--- START OF Exercise input ---
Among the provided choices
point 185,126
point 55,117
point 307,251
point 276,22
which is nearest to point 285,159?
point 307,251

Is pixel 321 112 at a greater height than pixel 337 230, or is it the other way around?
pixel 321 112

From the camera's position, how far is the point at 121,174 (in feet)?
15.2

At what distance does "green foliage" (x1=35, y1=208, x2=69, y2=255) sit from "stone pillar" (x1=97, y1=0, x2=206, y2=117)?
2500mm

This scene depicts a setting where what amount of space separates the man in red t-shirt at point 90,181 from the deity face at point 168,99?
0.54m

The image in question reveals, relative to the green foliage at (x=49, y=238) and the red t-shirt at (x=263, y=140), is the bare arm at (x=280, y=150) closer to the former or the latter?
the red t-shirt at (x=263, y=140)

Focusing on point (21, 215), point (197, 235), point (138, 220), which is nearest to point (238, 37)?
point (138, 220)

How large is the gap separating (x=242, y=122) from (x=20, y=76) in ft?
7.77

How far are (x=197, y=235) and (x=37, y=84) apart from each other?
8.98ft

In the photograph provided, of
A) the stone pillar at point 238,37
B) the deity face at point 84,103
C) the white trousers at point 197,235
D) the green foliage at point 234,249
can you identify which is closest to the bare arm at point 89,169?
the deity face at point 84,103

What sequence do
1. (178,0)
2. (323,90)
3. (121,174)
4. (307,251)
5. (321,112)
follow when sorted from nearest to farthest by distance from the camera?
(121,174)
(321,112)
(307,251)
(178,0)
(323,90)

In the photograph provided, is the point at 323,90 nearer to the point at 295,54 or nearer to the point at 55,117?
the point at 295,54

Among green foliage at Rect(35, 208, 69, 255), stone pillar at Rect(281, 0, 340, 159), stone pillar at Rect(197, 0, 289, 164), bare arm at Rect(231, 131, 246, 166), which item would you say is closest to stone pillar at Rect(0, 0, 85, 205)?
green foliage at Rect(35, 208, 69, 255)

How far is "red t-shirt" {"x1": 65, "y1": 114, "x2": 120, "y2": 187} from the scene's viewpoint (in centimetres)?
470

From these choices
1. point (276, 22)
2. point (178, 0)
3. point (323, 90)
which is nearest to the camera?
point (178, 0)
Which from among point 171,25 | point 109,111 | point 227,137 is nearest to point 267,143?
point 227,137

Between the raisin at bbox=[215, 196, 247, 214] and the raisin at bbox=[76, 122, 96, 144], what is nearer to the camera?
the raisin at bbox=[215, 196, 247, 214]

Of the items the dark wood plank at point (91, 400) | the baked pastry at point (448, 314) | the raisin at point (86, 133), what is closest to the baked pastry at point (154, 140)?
--- END OF Exercise input ---
Please rewrite all of the entries above, changing every "stone pillar" to "stone column" and leaving everything else unchanged.

Among the provided choices
point 185,126
point 55,117
point 307,251
point 276,22
which is nearest to point 285,159?
point 307,251

Is pixel 321 112 at a greater height than pixel 337 230, or is it the other way around?
pixel 321 112

From the camera's position, how far is the point at 121,174 (in feet)?
15.2

At what distance does "green foliage" (x1=35, y1=208, x2=69, y2=255) sit from "stone column" (x1=97, y1=0, x2=206, y2=117)?
2500mm

This scene depicts a setting where what amount of space separates the man in red t-shirt at point 90,181 from the deity face at point 168,99?
0.54m

The image in question reveals, relative to the green foliage at (x=49, y=238) and the red t-shirt at (x=263, y=140), is the bare arm at (x=280, y=150) closer to the former or the latter?
the red t-shirt at (x=263, y=140)

Focusing on point (21, 215), point (197, 235), point (138, 220), which is nearest to point (238, 37)?
point (138, 220)

How large is the gap separating (x=242, y=122) from (x=20, y=76) in ft?
7.77

How far are (x=197, y=235) and (x=37, y=84) apart from each other?
8.98ft

In the photograph provided, of
A) the stone column at point 238,37
B) the deity face at point 84,103
C) the white trousers at point 197,235
D) the green foliage at point 234,249
can you identify which is closest to the bare arm at point 89,169?
the deity face at point 84,103

What sequence do
1. (178,0)
2. (323,90)
3. (121,174)
4. (307,251)
5. (321,112)
follow when sorted from nearest to farthest by distance from the camera?
(121,174)
(321,112)
(307,251)
(178,0)
(323,90)

In the photograph provided, is the point at 323,90 nearer to the point at 295,54 or nearer to the point at 55,117?
the point at 295,54

Among green foliage at Rect(35, 208, 69, 255), stone column at Rect(281, 0, 340, 159), stone column at Rect(197, 0, 289, 164), bare arm at Rect(231, 131, 246, 166), which item would you say is closest to stone column at Rect(0, 0, 85, 205)?
green foliage at Rect(35, 208, 69, 255)

How far is "red t-shirt" {"x1": 65, "y1": 114, "x2": 120, "y2": 187} from the scene's viewpoint (in centimetres)?
470

From these choices
1. point (276, 22)
2. point (178, 0)
3. point (323, 90)
which is nearest to the camera?
point (178, 0)
Which from among point 171,25 | point 109,111 | point 227,137 is nearest to point 267,143?
point 227,137

Between the raisin at bbox=[215, 196, 247, 214] and the raisin at bbox=[76, 122, 96, 144], what is nearer to the camera?
the raisin at bbox=[215, 196, 247, 214]

Of the items the dark wood plank at point (91, 400) | the baked pastry at point (448, 314) | the raisin at point (86, 133), what is closest to the baked pastry at point (154, 140)?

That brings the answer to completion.